To bridge the substantial semantic gap and poor intuitiveness between human intent and robotic response in human-robot interaction, this paper proposes a novel embodied interaction framework based on a capacitive woven tactile skin. The skin employs interwoven conductive yarns to achieve high-density, structurally robust, and conformal sensing on curved surfaces, marking the first integration of such a sensor directly onto a robot’s physical body. Coupled with a lightweight convolutional-Transformer hybrid model, it enables real-time recognition of 14 single- and multi-touch gestures with ≈100% accuracy. A gesture-to-task-space motion and auxiliary-function mapping strategy is further established. In pick-and-place-and-pour tasks performed by a robotic manipulator, the framework reduces task completion time by up to 57% compared to conventional keyboard and teach pendant interfaces, significantly enhancing interaction naturalness, response efficiency, and operational intuitiveness.
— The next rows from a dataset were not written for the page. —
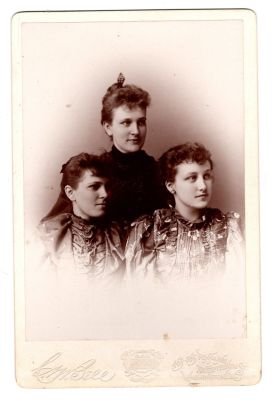 Unidentified

This was Donated by Denise Ayers

Unidentified Cabinet Card Photo

The Photographers name is "Bell", Washington D.C.
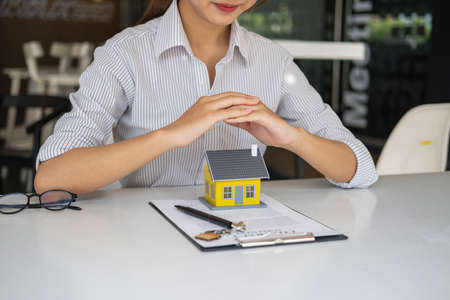 Guarantees, Mortgages, Signings, contract, agreement concept, Real estate agents shake hands with clients after signing the contract and congratulate them after reaching an agreement.の写真素材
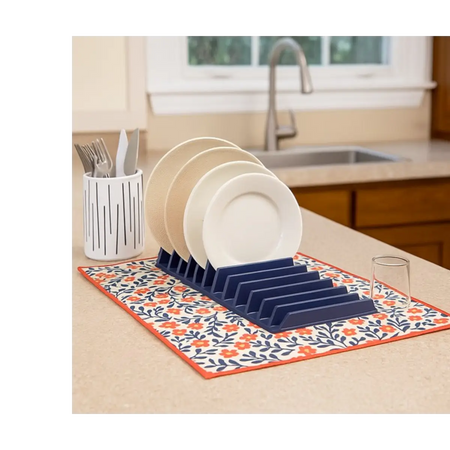 Dish drying rack with mat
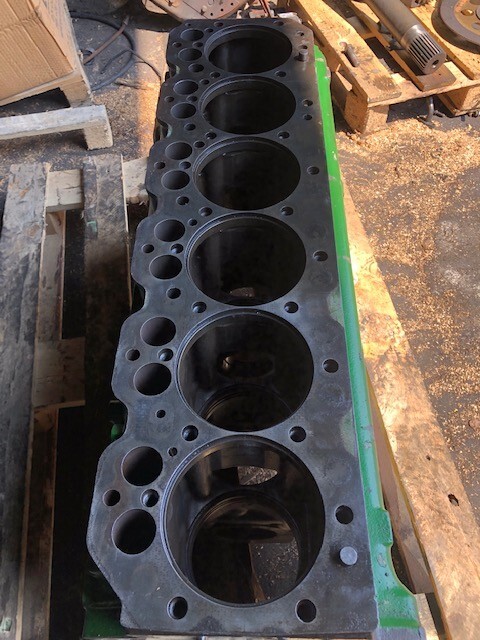 John Deere 6505 | 6600 | 6700 - Blok Cylindrów | Wałek Rozrządu | Wał Korbowy | Głowica Cylindrów - Engine and parts for Agricultural machinery: picture 3 John Deere 6505 | 6600 | 6700 - Blok Cylindrów | Wałek Rozrządu | Wał Korbowy | Głowica Cylindrów - Engine and parts for Agricultural machinery: picture 3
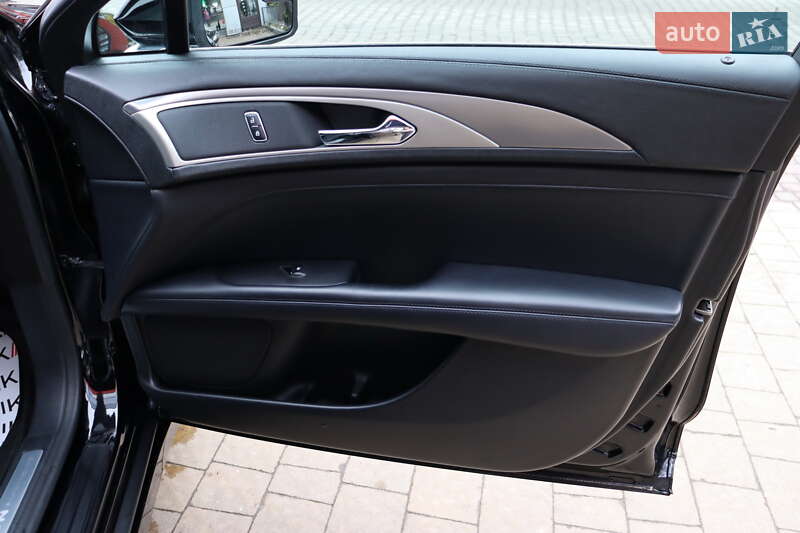 Седан Lincoln MKZ 2016 в Львові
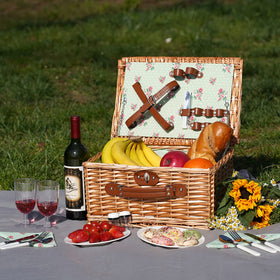 ZORMY natural wicker construction ideal for outdoor picnics.
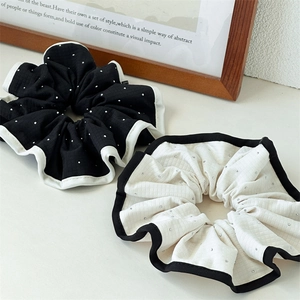 Chouchous élégants à carreaux noirs et blancs avec de subtiles textures à pois délicats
This paper presents a novel human-robot interaction (HRI) framework that enables intuitive gesture-driven control through a capacitance-based woven tactile skin. Unlike conventional interfaces that rely on panels or handheld devices, the woven tactile skin integrates seamlessly with curved robot surfaces, enabling embodied interaction and narrowing the gap between human intent and robot response. Its woven design combines fabric-like flexibility with structural stability and dense multi-channel sensing through the interlaced conductive threads. Building on this capability, we define a gesture-action mapping of 14 single- and multi-touch gestures that cover representative robot commands, including task-space motion and auxiliary functions. A lightweight convolution-transformer model designed for gesture recognition in real time achieves an accuracy of near-100%, outperforming prior baseline approaches. Experiments on robot arm tasks, including pick-and-place and pouring, demonstrate that our system reduces task completion time by up to 57% compared with keyboard panels and teach pendants. Overall, our proposed framework demonstrates a practical pathway toward more natural and efficient embodied HRI.